Copy the items below word for word, leaving out the pictures.

── Recorded information

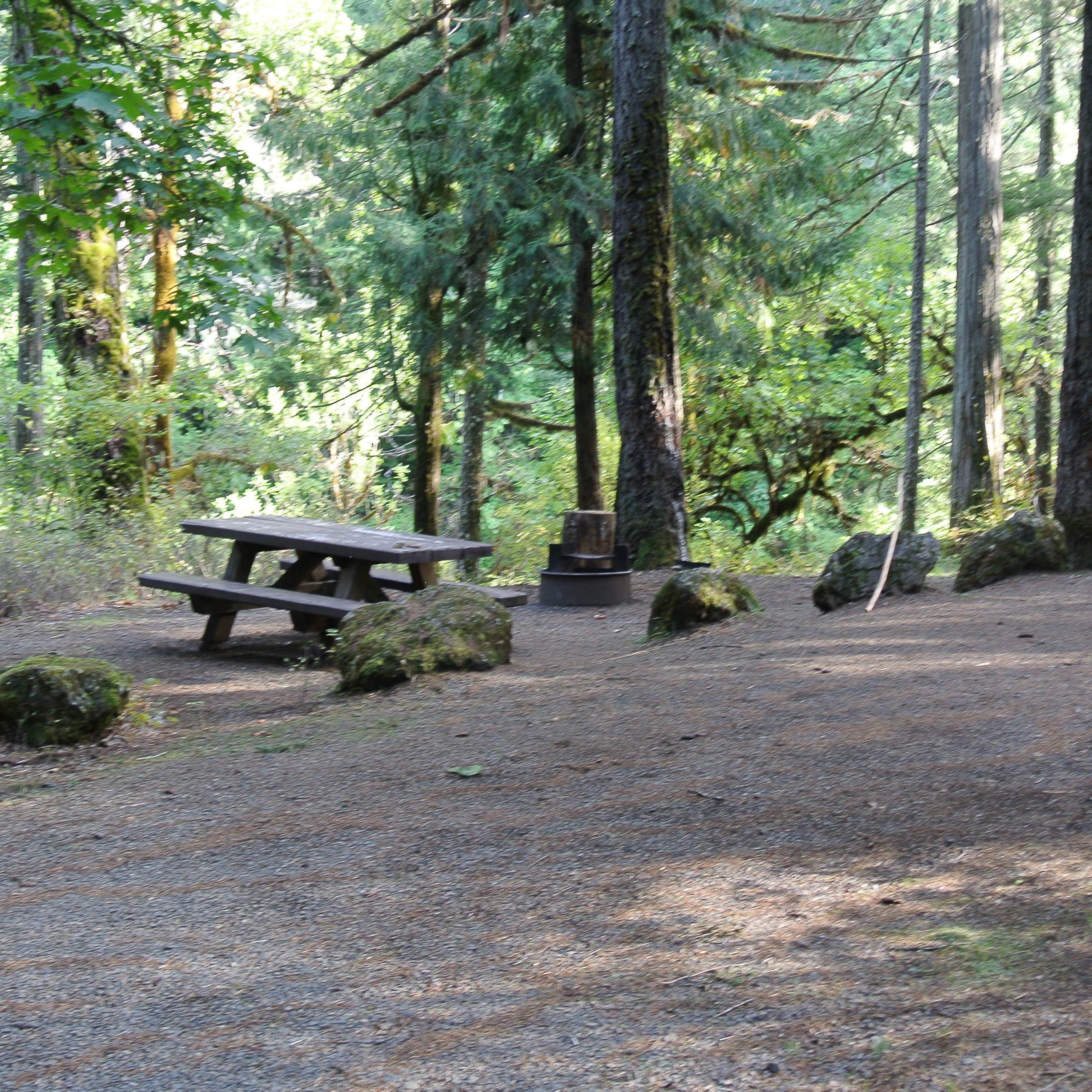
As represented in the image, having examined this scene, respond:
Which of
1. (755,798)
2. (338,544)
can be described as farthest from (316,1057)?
(338,544)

────

- Full answer:
As represented in the image, having examined this scene, respond:
Which of
1. (755,798)
2. (338,544)
can be described as farthest from (316,1057)?
(338,544)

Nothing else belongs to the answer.